### Tasks to carry out
a – Reproduce the passage from the ECHO trial text word for word, starting at "This analysis did" and ending at "(27%) started PrEP.".
b – According to the ECHO trial text, why did the researchers limit the analysis to visits with on-site PrEP access and to follow-up time within 6 months of that access?

### Selected text
__________

ECHO, which ended in October 2018, compared HIV incidence in 7829 African women randomized to one of three highly effective contraception methods [2]. Every 3 months participants received a comprehensive HIV prevention package, including PrEP when it became available. All South African sites offered on-site PrEP between March and June 2018, the last year of the trial.
This analysis did not directly assess HIV incidence in women who started PrEP. Instead, the ECHO team measured overall HIV incidence after participants were offered on-site PrEP. Among the 2043 South African women who had follow-up time after PrEP became available, 543 (27%) started PrEP.
Researchers tried to limit confounding of PrEP access and calendar time in two ways: (1) a study visit method included only study visits with on-site PrEP access, and (2) a calendar time method included only follow-up time within 6 months of on-site PrEP access. By both methods 25% of South African women began PrEP when it became available at trial sites.

__________

### Data for analysis

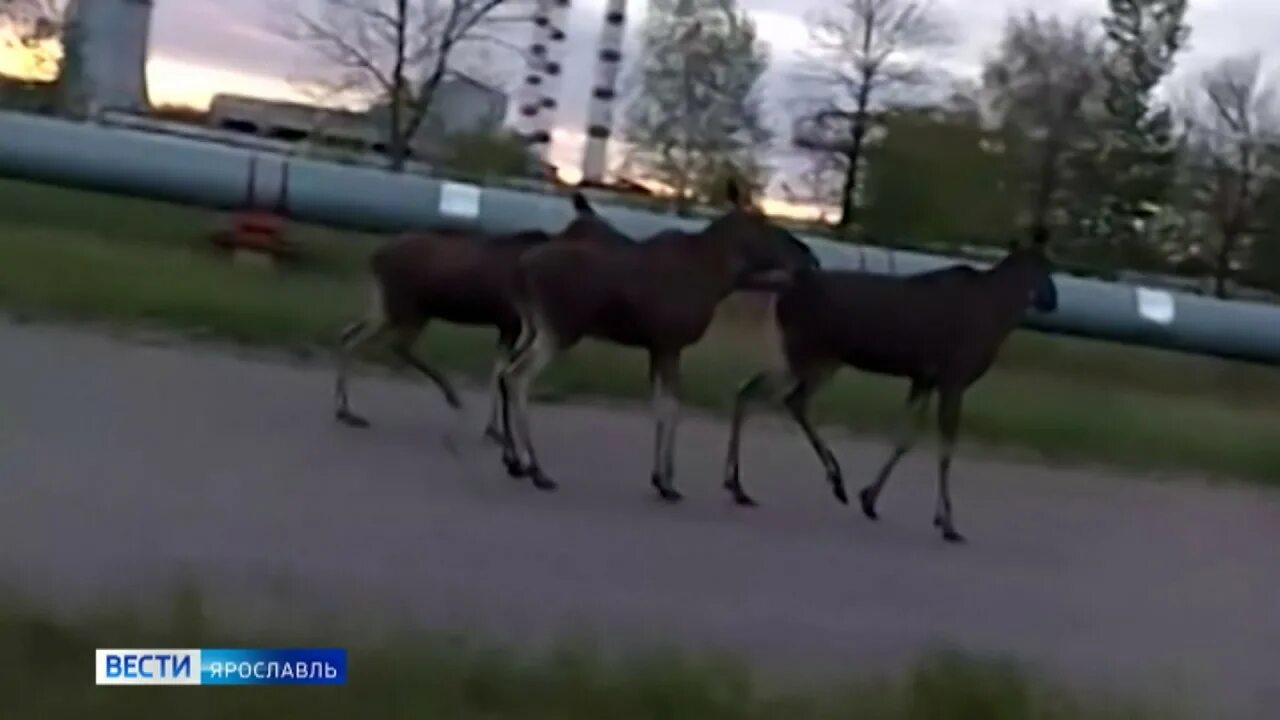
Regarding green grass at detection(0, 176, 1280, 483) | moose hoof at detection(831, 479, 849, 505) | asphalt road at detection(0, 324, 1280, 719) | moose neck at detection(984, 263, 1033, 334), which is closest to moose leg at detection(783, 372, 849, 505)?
moose hoof at detection(831, 479, 849, 505)

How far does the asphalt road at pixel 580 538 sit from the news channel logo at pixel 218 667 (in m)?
0.94

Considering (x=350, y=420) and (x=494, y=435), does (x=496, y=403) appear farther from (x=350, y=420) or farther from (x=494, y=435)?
(x=350, y=420)

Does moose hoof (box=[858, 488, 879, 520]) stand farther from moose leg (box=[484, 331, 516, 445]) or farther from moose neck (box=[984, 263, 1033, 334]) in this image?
moose leg (box=[484, 331, 516, 445])

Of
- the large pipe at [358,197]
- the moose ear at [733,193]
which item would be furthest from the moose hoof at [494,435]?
the large pipe at [358,197]

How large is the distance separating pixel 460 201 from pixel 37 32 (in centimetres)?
2918

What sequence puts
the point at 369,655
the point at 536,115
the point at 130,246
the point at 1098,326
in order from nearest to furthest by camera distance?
the point at 369,655 → the point at 130,246 → the point at 1098,326 → the point at 536,115

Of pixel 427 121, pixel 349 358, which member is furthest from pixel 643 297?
pixel 427 121

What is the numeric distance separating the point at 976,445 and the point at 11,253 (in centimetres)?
1011

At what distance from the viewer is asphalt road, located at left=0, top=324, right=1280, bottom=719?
33.0 ft

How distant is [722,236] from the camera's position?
14.7m

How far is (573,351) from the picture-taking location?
64.2ft

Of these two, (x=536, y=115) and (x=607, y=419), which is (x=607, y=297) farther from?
(x=536, y=115)

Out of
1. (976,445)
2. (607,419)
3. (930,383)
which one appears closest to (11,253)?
(607,419)

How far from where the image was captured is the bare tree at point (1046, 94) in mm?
50594
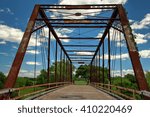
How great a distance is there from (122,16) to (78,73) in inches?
4224

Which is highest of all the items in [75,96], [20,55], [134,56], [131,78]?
[131,78]

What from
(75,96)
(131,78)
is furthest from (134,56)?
(131,78)

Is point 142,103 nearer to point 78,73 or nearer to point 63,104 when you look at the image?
point 63,104

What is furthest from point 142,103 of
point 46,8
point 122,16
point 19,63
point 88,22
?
point 88,22

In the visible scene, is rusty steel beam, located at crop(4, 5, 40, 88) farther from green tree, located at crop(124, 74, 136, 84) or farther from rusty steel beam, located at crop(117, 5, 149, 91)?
green tree, located at crop(124, 74, 136, 84)

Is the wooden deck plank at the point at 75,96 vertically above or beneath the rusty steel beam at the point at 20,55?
beneath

__________

### Answers to the exercises
a –
This analysis did not directly assess HIV incidence in women who started PrEP. Instead, the ECHO team measured overall HIV incidence after participants were offered on-site PrEP. Among the 2043 South African women who had follow-up time after PrEP became available, 543 (27%) started PrEP.

b – They did so to limit confounding of PrEP access and calendar time. The study visit method counted only visits with on-site PrEP access, and the calendar time method counted only follow-up time within 6 months of on-site PrEP access.